Creating a cluster with earlier AMI versions of Amazon EMR - Amazon EMR

Creating a cluster with earlier AMI versions of Amazon EMR

Amazon EMR 2.x and 3.x releases are referenced by AMI version. With Amazon EMR release 4.0.0 and later, releases are referenced by release version, using a release label such as emr-5.11.0. This change is most apparent when you create a cluster using the AWS CLI or programmatically.

When you use the AWS CLI to create a cluster using an AMI release version, use the --ami-version option, for example, --ami-version 3.11.0. Many options, features, and applications introduced in Amazon EMR 4.0.0 and later are not available when you specify an --ami-version. For more information, see create-cluster in the AWS CLI Command Reference.

The following example AWS CLI command launches a cluster using an AMI version.

Note

Linux line continuation characters (\) are included for readability. They can be removed or used in Linux commands. For Windows, remove them or replace with a caret (^).

aws emr create-cluster --name "Test cluster" --ami-version 3.11.0 \ --applications Name=Hue Name=Hive Name=Pig \ --use-default-roles --ec2-attributes KeyName=myKey \ --instance-groups InstanceGroupType=MASTER,InstanceCount=1,\ InstanceType=m3.xlarge InstanceGroupType=CORE,InstanceCount=2,\ InstanceType=m3.xlarge --bootstrap-actions Path=s3://elasticmapreduce/bootstrap-actions/configure-hadoop,\ Name="Configuring infinite JVM reuse",Args=["-m","mapred.job.reuse.jvm.num.tasks=-1"]

Programmatically, all Amazon EMR release versions use the RunJobFlowRequest action in the EMR API to create clusters. The following example Java code creates a cluster using AMI release version 3.11.0.

RunJobFlowRequest request = new RunJobFlowRequest() .withName("AmiVersion Cluster") .withAmiVersion("3.11.0") .withInstances(new JobFlowInstancesConfig() .withEc2KeyName("myKeyPair") .withInstanceCount(1) .withKeepJobFlowAliveWhenNoSteps(true) .withMasterInstanceType("m3.xlarge") .withSlaveInstanceType("m3.xlarge");

The following RunJobFlowRequest call uses a release label instead:

RunJobFlowRequest request = new RunJobFlowRequest() .withName("ReleaseLabel Cluster") .withReleaseLabel("emr-7.2.0") .withInstances(new JobFlowInstancesConfig() .withEc2KeyName("myKeyPair") .withInstanceCount(1) .withKeepJobFlowAliveWhenNoSteps(true) .withMasterInstanceType("m3.xlarge") .withSlaveInstanceType("m3.xlarge");

Configuring cluster size

When your cluster runs, Hadoop determines the number of mapper and reducer tasks needed to process the data. Larger clusters should have more tasks for better resource use and shorter processing time. Typically, an EMR cluster remains the same size during the entire cluster; you set the number of tasks when you create the cluster. When you resize a running cluster, you can vary the processing during the cluster execution. Therefore, instead of using a fixed number of tasks, you can vary the number of tasks during the life of the cluster. There are two configuration options to help set the ideal number of tasks:

  • mapred.map.tasksperslot

  • mapred.reduce.tasksperslot

You can set both options in the mapred-conf.xml file. When you submit a job to the cluster, the job client checks the current total number of map and reduce slots available clusterwide. The job client then uses the following equations to set the number of tasks:

  • mapred.map.tasks = mapred.map.tasksperslot * map slots in cluster

  • mapred.reduce.tasks = mapred.reduce.tasksperslot * reduce slots in cluster

The job client only reads the tasksperslot parameter if the number of tasks is not configured. You can override the number of tasks at any time, either for all clusters via a bootstrap action or individually per job by adding a step to change the configuration.

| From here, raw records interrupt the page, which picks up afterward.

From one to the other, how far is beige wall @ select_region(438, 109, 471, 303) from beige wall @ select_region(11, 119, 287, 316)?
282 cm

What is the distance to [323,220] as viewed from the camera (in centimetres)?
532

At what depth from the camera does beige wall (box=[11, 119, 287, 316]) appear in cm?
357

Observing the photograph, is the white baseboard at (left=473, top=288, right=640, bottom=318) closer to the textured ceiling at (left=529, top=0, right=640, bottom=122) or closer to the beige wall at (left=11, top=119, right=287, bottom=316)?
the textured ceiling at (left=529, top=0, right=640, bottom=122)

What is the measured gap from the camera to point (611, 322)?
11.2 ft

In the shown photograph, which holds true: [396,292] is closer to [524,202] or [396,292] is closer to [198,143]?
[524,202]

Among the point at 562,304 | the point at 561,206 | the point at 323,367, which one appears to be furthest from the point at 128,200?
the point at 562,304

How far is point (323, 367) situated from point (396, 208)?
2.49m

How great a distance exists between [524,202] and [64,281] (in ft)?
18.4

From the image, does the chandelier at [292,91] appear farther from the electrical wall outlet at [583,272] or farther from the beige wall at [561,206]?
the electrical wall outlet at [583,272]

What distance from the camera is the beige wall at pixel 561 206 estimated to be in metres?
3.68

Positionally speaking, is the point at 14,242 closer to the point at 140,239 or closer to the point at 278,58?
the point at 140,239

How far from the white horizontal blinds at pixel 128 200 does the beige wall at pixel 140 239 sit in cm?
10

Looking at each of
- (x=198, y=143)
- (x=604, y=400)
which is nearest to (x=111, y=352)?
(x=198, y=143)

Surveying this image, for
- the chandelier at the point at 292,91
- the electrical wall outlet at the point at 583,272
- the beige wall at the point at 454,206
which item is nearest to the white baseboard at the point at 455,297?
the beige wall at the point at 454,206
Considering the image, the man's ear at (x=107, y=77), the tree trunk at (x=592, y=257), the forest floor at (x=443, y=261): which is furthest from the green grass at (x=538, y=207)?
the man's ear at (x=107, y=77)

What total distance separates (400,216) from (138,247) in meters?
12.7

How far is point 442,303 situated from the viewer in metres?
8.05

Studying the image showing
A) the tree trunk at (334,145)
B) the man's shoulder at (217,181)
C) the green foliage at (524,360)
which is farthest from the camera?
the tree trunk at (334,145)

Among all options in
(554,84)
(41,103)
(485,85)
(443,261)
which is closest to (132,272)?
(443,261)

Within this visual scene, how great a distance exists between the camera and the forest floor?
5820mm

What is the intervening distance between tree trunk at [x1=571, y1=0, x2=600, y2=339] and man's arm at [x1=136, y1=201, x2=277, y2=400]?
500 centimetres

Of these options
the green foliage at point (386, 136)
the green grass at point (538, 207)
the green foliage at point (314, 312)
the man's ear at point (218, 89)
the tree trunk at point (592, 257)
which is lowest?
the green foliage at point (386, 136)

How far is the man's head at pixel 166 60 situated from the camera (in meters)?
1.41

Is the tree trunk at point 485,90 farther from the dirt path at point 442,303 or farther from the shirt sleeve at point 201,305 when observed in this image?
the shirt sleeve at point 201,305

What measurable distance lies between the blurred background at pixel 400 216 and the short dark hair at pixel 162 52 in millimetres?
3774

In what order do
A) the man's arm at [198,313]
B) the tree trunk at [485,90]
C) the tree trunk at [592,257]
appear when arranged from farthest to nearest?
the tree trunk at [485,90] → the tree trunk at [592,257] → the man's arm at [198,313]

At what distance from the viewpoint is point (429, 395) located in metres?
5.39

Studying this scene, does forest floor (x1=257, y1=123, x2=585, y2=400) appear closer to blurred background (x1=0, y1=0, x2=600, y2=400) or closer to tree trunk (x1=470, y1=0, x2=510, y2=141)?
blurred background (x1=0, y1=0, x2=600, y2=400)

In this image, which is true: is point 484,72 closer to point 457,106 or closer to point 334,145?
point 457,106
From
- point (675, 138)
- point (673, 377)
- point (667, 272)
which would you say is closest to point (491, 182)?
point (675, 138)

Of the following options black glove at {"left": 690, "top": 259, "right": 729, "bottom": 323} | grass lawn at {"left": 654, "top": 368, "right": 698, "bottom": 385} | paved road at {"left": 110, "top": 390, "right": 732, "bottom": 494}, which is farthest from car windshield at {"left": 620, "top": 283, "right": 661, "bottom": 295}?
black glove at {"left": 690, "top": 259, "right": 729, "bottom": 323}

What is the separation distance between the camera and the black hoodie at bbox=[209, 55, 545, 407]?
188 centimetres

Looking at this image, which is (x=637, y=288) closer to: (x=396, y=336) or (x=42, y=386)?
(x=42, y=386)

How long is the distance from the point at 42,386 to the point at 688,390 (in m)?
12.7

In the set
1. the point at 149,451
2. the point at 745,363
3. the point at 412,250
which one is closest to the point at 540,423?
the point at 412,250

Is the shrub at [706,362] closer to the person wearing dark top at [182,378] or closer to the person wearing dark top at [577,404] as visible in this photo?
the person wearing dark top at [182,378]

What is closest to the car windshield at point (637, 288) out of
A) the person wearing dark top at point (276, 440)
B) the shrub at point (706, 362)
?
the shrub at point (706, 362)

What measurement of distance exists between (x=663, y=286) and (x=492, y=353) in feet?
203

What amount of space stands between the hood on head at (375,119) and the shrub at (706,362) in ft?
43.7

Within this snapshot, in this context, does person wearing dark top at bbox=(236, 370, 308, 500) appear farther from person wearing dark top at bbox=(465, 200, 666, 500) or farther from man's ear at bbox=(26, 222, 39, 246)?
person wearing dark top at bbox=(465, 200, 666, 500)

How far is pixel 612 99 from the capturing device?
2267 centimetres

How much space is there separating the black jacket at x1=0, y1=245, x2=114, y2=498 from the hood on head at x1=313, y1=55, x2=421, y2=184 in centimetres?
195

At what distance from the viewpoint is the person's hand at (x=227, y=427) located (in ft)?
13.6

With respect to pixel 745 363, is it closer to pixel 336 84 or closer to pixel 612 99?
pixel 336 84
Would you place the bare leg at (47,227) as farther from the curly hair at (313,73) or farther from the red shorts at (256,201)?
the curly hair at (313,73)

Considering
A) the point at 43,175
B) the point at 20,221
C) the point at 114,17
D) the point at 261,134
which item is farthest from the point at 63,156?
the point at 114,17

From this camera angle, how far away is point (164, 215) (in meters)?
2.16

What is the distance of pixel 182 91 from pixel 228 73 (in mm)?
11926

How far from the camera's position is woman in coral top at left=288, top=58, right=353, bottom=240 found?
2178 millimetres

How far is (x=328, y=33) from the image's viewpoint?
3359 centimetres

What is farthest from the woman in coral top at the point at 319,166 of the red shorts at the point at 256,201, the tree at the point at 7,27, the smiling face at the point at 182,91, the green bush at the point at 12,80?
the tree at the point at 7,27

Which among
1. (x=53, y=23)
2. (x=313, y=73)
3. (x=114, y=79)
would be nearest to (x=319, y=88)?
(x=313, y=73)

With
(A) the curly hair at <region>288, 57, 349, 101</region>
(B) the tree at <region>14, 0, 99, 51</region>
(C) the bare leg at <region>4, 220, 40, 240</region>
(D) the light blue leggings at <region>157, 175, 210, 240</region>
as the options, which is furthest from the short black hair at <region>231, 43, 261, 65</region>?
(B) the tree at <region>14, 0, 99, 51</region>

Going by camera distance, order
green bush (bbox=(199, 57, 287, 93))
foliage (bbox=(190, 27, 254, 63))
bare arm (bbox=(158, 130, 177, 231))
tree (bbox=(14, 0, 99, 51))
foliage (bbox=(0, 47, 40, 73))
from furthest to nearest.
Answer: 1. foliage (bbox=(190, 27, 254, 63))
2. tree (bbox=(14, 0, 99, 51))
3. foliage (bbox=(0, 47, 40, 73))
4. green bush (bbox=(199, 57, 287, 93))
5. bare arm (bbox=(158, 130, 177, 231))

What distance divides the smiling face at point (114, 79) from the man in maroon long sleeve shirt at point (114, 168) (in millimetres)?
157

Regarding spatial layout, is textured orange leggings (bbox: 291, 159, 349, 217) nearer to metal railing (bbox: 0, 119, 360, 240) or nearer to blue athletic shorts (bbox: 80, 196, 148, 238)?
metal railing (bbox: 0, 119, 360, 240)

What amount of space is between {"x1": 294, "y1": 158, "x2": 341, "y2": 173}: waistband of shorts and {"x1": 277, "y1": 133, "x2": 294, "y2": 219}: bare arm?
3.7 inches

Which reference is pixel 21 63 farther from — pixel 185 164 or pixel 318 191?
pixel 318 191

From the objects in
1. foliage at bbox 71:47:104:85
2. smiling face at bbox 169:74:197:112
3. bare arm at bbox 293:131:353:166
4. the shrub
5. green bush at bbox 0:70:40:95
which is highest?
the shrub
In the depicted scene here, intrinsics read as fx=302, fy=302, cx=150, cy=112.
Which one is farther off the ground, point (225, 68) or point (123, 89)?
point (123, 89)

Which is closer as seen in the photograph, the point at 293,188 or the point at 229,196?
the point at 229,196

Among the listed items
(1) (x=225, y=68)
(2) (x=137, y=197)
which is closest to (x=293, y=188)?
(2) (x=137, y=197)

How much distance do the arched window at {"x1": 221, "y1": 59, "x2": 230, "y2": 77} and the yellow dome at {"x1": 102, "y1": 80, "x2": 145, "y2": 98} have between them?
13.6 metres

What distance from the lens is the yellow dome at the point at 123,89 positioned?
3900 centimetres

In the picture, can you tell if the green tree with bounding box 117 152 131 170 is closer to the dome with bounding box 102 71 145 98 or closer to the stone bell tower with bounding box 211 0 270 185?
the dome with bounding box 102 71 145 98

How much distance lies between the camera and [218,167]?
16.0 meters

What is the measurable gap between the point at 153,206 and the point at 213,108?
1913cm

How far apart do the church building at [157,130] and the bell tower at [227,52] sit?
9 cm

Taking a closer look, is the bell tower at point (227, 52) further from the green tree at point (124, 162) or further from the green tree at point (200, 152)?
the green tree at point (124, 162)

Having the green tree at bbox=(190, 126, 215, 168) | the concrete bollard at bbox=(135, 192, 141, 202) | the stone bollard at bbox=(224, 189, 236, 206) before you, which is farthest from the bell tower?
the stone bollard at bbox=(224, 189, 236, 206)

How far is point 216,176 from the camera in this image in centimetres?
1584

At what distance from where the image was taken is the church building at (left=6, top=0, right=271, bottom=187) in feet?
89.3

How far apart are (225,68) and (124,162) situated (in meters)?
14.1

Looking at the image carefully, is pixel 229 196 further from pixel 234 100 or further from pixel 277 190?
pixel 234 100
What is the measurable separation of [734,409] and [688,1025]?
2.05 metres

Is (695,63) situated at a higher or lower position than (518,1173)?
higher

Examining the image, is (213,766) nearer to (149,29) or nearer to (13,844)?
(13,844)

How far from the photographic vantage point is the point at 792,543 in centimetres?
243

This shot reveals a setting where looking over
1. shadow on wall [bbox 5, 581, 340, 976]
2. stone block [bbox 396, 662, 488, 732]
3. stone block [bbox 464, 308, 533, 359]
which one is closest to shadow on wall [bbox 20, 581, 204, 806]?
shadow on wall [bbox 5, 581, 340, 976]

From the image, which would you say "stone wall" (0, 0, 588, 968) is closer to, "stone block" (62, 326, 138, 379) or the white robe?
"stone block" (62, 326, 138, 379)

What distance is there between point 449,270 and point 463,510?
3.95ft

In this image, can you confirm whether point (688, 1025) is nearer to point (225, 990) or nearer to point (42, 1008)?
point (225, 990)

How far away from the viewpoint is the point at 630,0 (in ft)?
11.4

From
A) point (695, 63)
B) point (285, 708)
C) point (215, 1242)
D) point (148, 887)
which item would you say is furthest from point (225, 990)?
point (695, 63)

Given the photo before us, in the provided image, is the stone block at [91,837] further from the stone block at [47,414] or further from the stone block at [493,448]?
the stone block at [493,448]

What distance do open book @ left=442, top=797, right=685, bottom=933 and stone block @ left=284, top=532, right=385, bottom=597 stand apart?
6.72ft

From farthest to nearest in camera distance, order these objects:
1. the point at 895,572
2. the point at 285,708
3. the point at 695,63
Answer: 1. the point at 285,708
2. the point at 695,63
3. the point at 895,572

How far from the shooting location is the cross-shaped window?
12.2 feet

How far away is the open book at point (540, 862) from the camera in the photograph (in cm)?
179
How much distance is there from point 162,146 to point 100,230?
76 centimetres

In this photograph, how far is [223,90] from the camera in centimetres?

Amazon EMR withstands task node failures and continues cluster execution even if a task node becomes unavailable. Amazon EMR automatically provisions additional task nodes to replace those that fail.

You can have a different number of task nodes for each cluster step. You can also add a step to a running cluster to modify the number of task nodes. Because all steps are guaranteed to run sequentially by default, you can specify the number of running task nodes for any step.